* İncelenen Metin *

☆ ☆ ☆ ☆ ☆

Sıffîn (saltanat – hilafet) Savaşı ve önemi

Sıffîn (saltanat – hilafet) Savaşı ve önemi

Sıffîn Savaşı Ve Hakem Olayı Nedir?

Sıffîn Savaşının Sebebi Nedir?

Sıffîn Savaşı Kimin Zamanında Yapıldı?

Cemel Vak’asından sonra Kûfe’ye giden Hz. Ali(r.a.), Şam yönetiminde olan Hz. Muâviye’ye(r.a.) Celil b. Abdullah(r.a.) ile “Ben İslâmın meşru halifesiyim, gelip bana biat edin!” diye mektup yolladı. Hz. Muâviye(r.a.) ise dört ay boyunca mektuba cevap vermeyerek Celil’i(r.a.) oyaladı. O dört ay süresince Celil(r.a.) Şam’da gezince anladı ki orada Hz. Osman’ın(r.a.) katili olarak Hz.Ali(r.a.) zannedilip ona düşmanlık besleniyor. Hatta Şam’daki Emevi Camii’nde Hz. Osman’ın(r.a.) kanlı gömleği ve eşi Naile’nin(r.a.) kopan parmakları sergileniyor ki insanlarda bir öfke hâsıl olsun. Celil b. Abdullah(r.a.) bunu anlayınca halkın arasında dolaşmaya ve Şam’ın büyükleri ile görüşüp meselenin hakikatini anlatmaya başladı. Neticede orada bir sükûnet sağlanınca, bunu gören Hz. Muâviye(r.a.) hemen Amr b. Âs’ı(r.a.) çağırarak “Ey Amr, bizim burada bir şey uygulamamız lazım!” dedi.

☆ ☆ ☆ ☆ ☆

* Veri İçeriği *
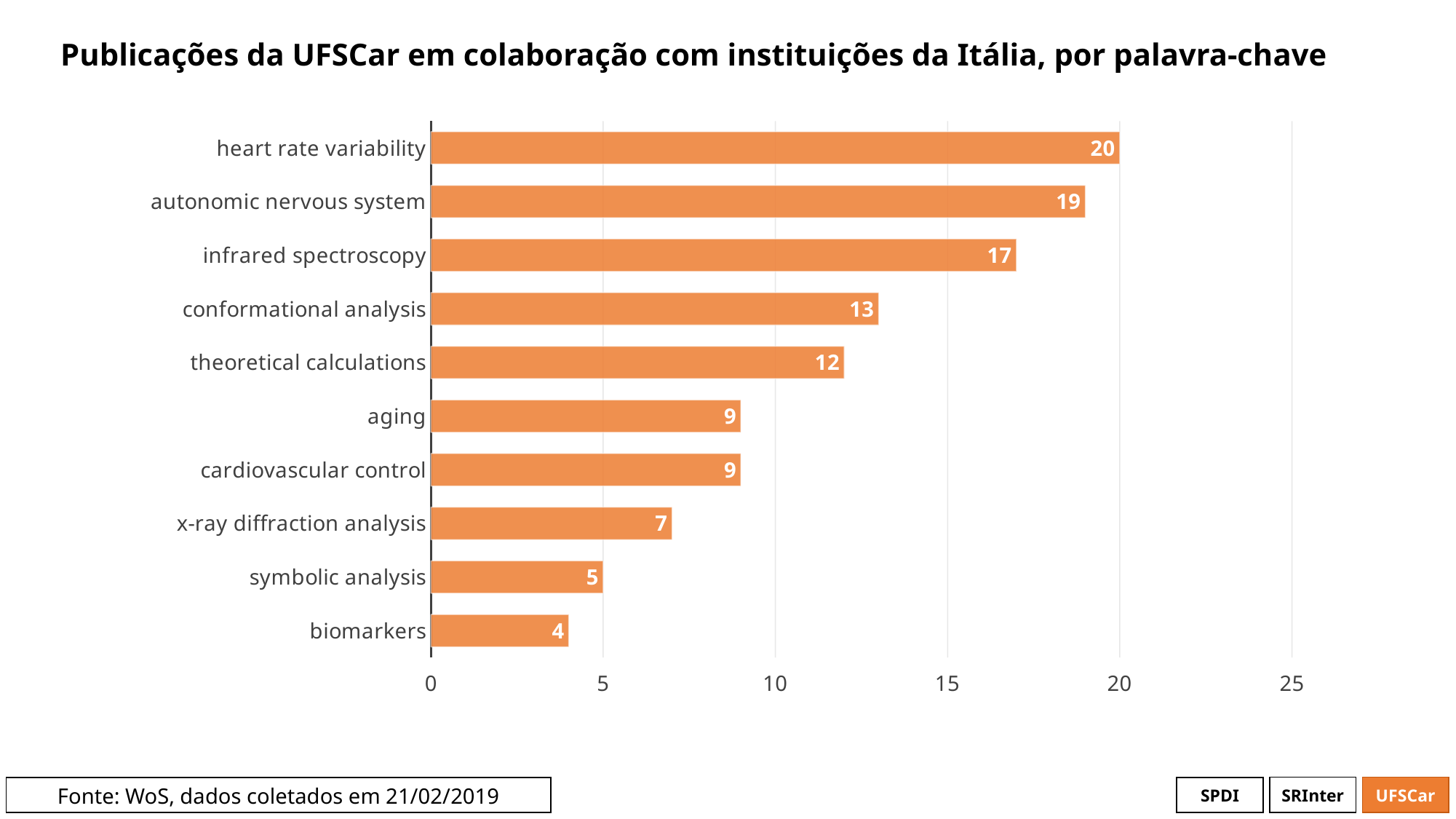
What is the value for infrared spectroscopy? 17 Is the value for symbolic analysis greater or less than 10? less What is the value for heart rate variability? 20 Which keyword has the highest number of publications? heart rate variability Which is larger, the value for autonomic nervous system or the value for infrared spectroscopy? autonomic nervous system What is the difference between the values for conformational analysis and theoretical calculations? 1 What is the title of the chart? Publicações da UFSCar em colaboração com instituições da Itália, por palavra-chave Which keyword has the lowest number of publications? biomarkers What kind of chart is shown on the slide? bar chart How many keywords are shown in the chart? 10 What is the difference between the values for heart rate variability and biomarkers? 16 What is the value for x-ray diffraction analysis? 7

☆ ☆ ☆ ☆ ☆

* Metni İnceleyin *
1) İncelenen metne göre Hz. Muâviye, mektuba cevap vermeyerek Celil b. Abdullah'ı ne kadar süre oyaladı?
2) Aşağıdaki ifadeler incelenen metinle uyuşuyor mu? Her biri için evet ya da hayır deyin ve karar veren sözleri metinden aynen alıntılayın.
(a) Hz. Ali, mektubu Kûfe'ye gittikten sonra yolladı.
(b) Hz. Muâviye mektuba hemen cevap verdi.
(c) Hz. Osman'ın kanlı gömleği Şam'daki Emevi Camii'nde sergileniyordu.
3) İncelenen metinde adı geçen bütün kişileri sıralayın.

* Soruların Çözümleri *
1) Dört ay boyunca oyaladı.

2)
(a) Evet: "Cemel Vak’asından sonra Kûfe’ye giden Hz. Ali(r.a.), Şam yönetiminde olan Hz. Muâviye’ye(r.a.) Celil b. Abdullah(r.a.) ile “Ben İslâmın meşru halifesiyim, gelip bana biat edin!” diye mektup yolladı."
(b) Hayır: "Hz. Muâviye(r.a.) ise dört ay boyunca mektuba cevap vermeyerek Celil’i(r.a.) oyaladı."
(c) Evet: "Hatta Şam’daki Emevi Camii’nde Hz. Osman’ın(r.a.) kanlı gömleği ve eşi Naile’nin(r.a.) kopan parmakları sergileniyor"

3) Hz. Ali, Hz. Muâviye, Celil b. Abdullah, Hz. Osman, Naile, Amr b. Âs